The most fuel-efficient production car in the world, the XL1 weighs an ultra-light 1,753 pounds and boasts a coefficient drag of a mere .189. It’s powered by a 48 horsepower-producing two-cylinder turbocharged and direct-injection TDI Clean Diesel engine mated to a 27 horsepower electric motor, seven-speed DSG dual-clutch automatic transmission, and 5.5 kWh lithium-ion battery. Together, this creates the potential for a 62 mph constant cruise that uses only 8.3 horsepower.
According to Volkswagen’s press release, only 250 XL1s will be built at the automaker’s Osnabruck, Germany, assembly plant; the XL1 will carry a price tag of around $145,000 USD. Three XL1s will tour New York, Los Angeles, and Washington D.C. for the next month to give American drivers a glimpse of what the future of sustainable energy driving holds.
The staff at Jalopnik took their turns behind the wheel and generally enjoyed their experiences, citing more concrete aspects like the manual steering and maneuverability as well as less-tangible perks like the XL1’s craziness, fun factor, and head-turning capabilities as things to love abut VW’s low-emission innovator.

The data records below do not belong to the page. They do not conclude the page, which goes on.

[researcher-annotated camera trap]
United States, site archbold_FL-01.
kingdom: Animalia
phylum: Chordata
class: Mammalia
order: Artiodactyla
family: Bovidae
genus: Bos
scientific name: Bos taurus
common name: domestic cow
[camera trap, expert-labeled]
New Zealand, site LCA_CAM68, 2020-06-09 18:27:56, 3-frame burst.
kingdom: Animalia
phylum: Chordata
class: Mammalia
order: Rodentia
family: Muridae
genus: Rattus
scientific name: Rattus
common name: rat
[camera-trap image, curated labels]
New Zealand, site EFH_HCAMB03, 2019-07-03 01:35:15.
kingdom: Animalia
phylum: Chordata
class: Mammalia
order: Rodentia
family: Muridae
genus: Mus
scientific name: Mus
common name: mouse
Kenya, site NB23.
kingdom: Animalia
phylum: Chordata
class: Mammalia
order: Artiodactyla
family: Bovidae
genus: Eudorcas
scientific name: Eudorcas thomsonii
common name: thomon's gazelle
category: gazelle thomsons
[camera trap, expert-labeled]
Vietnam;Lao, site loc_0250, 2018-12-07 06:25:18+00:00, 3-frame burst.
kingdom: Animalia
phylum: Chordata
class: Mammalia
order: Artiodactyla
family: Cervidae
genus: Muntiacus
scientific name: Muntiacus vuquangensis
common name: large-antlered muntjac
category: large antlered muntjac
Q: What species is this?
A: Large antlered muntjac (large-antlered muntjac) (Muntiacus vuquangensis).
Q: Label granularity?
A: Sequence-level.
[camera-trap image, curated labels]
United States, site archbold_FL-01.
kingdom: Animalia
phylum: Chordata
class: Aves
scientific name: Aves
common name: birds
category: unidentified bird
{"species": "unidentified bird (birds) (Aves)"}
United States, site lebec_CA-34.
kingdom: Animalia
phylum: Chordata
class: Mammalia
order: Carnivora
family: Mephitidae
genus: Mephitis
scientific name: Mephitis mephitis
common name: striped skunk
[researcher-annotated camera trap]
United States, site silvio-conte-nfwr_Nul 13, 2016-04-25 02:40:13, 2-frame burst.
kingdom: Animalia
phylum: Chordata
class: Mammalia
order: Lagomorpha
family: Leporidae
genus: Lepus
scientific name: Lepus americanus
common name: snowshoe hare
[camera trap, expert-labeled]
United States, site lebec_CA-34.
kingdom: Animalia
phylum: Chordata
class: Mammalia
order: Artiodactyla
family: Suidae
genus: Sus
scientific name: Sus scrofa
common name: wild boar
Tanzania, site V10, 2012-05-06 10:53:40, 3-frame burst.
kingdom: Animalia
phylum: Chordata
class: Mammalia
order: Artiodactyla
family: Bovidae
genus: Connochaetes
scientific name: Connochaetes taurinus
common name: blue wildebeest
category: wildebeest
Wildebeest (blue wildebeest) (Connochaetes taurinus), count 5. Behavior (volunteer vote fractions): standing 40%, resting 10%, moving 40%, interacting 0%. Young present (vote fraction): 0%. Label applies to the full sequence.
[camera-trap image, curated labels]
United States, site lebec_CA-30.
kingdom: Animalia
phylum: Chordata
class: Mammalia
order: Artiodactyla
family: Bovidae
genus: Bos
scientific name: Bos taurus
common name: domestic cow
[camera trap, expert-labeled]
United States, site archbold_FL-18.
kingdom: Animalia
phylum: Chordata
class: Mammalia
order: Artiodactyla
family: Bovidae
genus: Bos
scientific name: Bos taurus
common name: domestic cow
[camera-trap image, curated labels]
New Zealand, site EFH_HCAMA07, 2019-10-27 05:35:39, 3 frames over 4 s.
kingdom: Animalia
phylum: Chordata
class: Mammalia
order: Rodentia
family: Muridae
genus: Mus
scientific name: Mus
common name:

New York Daily News, also fortunate participants in the XL1 test drive in NYC, sums up the Volkswagen XL1’s 261 mpg capabilities in one well-mapped trip: “At 261 mpg, the XL1 is able to drive from Washington, D.C. to New York City, make a lap around Manhattan, and cross the Brooklyn Bridge three times—all on just one tank of gas.”
While that all sounds like a trip worth taking, there are no plans for Volkswagen to bring the XL1 to the United States—it actually doesn’t even meet U.S. road safety standards. We can only hope that enough of the XL1’s design language and powertrain finds its way into the automaker’s next North America-bound vehicle.